_DESCRIPTION OF THE TASK:_ Rewrite the records beginning at the line that contains "Among pixel 324" and stopping after the line that contains "3575 centimetres", swapping "camera" for "lens" and leaving everything else unchanged.
== == ==
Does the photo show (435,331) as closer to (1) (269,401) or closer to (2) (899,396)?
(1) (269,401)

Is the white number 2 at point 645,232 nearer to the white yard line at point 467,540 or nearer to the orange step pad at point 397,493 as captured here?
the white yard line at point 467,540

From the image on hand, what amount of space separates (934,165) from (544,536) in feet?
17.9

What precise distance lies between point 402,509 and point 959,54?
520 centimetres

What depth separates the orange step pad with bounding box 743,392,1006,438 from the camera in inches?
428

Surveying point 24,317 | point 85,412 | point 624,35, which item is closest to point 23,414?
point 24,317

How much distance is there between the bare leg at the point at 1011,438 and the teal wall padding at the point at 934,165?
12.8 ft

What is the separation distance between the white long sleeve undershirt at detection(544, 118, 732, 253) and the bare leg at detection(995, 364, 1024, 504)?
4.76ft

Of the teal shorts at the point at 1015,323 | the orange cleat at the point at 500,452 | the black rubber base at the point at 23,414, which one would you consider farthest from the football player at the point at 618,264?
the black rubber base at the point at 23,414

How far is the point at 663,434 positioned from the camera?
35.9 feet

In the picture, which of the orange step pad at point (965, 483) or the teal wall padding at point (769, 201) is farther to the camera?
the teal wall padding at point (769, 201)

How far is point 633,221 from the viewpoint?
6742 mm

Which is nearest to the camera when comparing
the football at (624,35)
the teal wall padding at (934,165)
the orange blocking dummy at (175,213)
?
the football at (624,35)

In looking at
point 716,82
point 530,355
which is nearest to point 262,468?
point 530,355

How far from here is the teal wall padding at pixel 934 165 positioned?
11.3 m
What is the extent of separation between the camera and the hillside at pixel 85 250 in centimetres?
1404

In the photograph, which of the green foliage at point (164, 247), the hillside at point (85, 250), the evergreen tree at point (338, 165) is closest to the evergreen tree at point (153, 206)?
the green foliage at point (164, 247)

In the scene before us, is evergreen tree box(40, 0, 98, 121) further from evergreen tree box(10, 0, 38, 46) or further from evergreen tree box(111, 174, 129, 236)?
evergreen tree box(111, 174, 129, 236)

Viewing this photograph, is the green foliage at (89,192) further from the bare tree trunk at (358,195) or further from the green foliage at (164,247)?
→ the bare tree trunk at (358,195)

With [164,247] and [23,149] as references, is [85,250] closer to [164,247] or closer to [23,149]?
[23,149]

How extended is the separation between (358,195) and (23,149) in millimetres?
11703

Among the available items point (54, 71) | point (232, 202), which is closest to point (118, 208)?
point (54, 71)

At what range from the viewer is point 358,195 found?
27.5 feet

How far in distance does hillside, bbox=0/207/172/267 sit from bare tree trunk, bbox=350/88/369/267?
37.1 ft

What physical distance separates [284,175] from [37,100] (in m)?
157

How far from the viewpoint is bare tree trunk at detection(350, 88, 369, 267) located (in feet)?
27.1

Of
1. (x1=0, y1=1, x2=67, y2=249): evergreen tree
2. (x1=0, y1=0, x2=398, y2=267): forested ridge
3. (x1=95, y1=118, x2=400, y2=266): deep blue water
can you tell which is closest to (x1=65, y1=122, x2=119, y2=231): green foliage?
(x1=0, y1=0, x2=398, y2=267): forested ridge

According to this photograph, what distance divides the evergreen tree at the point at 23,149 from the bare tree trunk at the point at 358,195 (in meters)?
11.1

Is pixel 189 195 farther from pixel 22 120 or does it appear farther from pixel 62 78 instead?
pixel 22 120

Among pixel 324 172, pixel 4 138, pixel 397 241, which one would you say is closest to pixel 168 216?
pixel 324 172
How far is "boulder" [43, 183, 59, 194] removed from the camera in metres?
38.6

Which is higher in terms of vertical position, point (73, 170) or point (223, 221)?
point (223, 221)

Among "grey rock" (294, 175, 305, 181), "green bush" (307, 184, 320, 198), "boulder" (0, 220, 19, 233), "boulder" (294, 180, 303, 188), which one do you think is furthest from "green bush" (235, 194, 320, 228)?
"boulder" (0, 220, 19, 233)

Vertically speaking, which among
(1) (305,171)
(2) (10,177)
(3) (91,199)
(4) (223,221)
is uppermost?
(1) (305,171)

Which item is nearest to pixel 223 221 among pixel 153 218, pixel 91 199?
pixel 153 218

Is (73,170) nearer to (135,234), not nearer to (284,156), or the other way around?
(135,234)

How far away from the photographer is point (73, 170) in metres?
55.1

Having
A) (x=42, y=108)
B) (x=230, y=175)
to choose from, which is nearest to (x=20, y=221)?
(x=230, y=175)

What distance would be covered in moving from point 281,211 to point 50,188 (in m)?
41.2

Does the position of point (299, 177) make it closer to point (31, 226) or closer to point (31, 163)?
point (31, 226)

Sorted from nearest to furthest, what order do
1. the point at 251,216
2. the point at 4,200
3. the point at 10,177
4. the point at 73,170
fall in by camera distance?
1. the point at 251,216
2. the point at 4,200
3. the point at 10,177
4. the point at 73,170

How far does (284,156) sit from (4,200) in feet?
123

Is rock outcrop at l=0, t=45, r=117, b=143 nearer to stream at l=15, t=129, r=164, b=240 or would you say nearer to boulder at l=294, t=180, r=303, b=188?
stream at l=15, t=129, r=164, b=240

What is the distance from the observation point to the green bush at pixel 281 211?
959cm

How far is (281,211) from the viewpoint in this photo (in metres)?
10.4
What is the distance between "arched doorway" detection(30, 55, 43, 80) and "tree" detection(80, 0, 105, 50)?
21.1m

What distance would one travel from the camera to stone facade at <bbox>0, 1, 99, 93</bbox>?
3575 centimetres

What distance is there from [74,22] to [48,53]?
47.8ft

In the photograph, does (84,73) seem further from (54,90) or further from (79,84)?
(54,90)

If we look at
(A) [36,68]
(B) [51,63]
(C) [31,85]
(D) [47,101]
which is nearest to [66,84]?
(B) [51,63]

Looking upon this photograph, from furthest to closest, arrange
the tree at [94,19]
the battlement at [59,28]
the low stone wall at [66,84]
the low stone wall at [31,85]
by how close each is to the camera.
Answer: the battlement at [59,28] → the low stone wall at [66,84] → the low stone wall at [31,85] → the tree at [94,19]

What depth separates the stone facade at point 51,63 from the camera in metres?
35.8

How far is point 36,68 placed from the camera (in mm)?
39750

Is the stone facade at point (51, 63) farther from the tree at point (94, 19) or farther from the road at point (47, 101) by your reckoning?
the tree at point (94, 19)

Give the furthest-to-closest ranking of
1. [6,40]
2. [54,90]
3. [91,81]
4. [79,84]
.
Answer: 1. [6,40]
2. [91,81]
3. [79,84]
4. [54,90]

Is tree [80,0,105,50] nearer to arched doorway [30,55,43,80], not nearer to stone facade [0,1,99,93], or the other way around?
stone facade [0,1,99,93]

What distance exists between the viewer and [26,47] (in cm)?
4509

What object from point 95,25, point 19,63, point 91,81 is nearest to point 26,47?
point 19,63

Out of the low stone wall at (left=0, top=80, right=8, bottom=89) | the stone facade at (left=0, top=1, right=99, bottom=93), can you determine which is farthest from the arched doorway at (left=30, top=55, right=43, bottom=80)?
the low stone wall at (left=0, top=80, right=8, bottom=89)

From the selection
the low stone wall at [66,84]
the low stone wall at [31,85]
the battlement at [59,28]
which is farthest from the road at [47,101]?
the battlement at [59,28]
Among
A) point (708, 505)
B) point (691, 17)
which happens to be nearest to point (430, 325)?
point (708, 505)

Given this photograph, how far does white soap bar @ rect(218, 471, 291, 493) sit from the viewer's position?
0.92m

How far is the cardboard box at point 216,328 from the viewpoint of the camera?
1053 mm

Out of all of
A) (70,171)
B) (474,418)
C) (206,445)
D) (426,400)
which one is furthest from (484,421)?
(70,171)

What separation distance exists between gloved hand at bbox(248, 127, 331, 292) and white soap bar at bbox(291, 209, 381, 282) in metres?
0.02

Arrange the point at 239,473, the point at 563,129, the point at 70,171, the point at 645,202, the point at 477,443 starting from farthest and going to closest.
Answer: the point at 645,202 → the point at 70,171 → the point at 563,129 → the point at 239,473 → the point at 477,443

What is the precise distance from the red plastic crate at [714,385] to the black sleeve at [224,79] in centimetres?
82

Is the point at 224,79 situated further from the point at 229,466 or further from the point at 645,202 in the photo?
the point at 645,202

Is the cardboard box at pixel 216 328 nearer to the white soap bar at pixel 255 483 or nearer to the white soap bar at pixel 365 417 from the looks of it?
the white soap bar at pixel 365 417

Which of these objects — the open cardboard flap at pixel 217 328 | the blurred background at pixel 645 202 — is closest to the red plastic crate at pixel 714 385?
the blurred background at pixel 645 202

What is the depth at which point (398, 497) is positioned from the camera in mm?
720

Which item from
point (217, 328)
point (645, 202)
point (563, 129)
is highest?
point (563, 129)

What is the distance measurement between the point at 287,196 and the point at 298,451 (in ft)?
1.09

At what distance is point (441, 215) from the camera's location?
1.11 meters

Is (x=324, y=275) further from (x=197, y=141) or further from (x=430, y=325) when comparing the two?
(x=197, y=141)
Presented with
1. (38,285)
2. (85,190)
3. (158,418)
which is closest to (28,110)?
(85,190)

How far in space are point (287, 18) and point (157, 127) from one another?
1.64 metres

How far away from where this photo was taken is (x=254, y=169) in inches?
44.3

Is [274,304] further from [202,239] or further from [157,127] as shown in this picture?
== == ==
_CORRECT RESULT:_
Among pixel 324 172, pixel 4 138, pixel 397 241, which one would you say is closest to pixel 168 216?
pixel 324 172
How far is "boulder" [43, 183, 59, 194] removed from the lens in metres?
38.6

Which is higher in terms of vertical position, point (73, 170) or point (223, 221)?
point (223, 221)

Among "grey rock" (294, 175, 305, 181), "green bush" (307, 184, 320, 198), "boulder" (0, 220, 19, 233), "boulder" (294, 180, 303, 188), which one do you think is furthest from "green bush" (235, 194, 320, 228)?
"boulder" (0, 220, 19, 233)

Vertically speaking, which among
(1) (305,171)
(2) (10,177)
(3) (91,199)
(4) (223,221)
is uppermost?
(1) (305,171)

Which item is nearest to pixel 223 221 among pixel 153 218, pixel 91 199?
pixel 153 218

Is (73,170) nearer to (135,234), not nearer to (284,156), or the other way around?
(135,234)

How far away from the photographer is point (73, 170) in metres?
55.1

Having
A) (x=42, y=108)
B) (x=230, y=175)
to choose from, which is nearest to (x=20, y=221)?
(x=230, y=175)

What distance would be covered in moving from point 281,211 to point 50,188 (in m)?
41.2

Does the position of point (299, 177) make it closer to point (31, 226) or closer to point (31, 163)?
point (31, 226)

Sorted from nearest to furthest, what order do
1. the point at 251,216
2. the point at 4,200
3. the point at 10,177
4. the point at 73,170
fall in by lens distance?
1. the point at 251,216
2. the point at 4,200
3. the point at 10,177
4. the point at 73,170

How far does (284,156) sit from (4,200) in feet?
123

Is rock outcrop at l=0, t=45, r=117, b=143 nearer to stream at l=15, t=129, r=164, b=240 or would you say nearer to boulder at l=294, t=180, r=303, b=188?
stream at l=15, t=129, r=164, b=240

What is the distance from the observation point to the green bush at pixel 281 211?
959cm

How far is (281,211) from the viewpoint in this photo (in metres)?
10.4
What is the distance between "arched doorway" detection(30, 55, 43, 80) and "tree" detection(80, 0, 105, 50)?
21.1m

What distance would one travel from the lens to stone facade at <bbox>0, 1, 99, 93</bbox>?
3575 centimetres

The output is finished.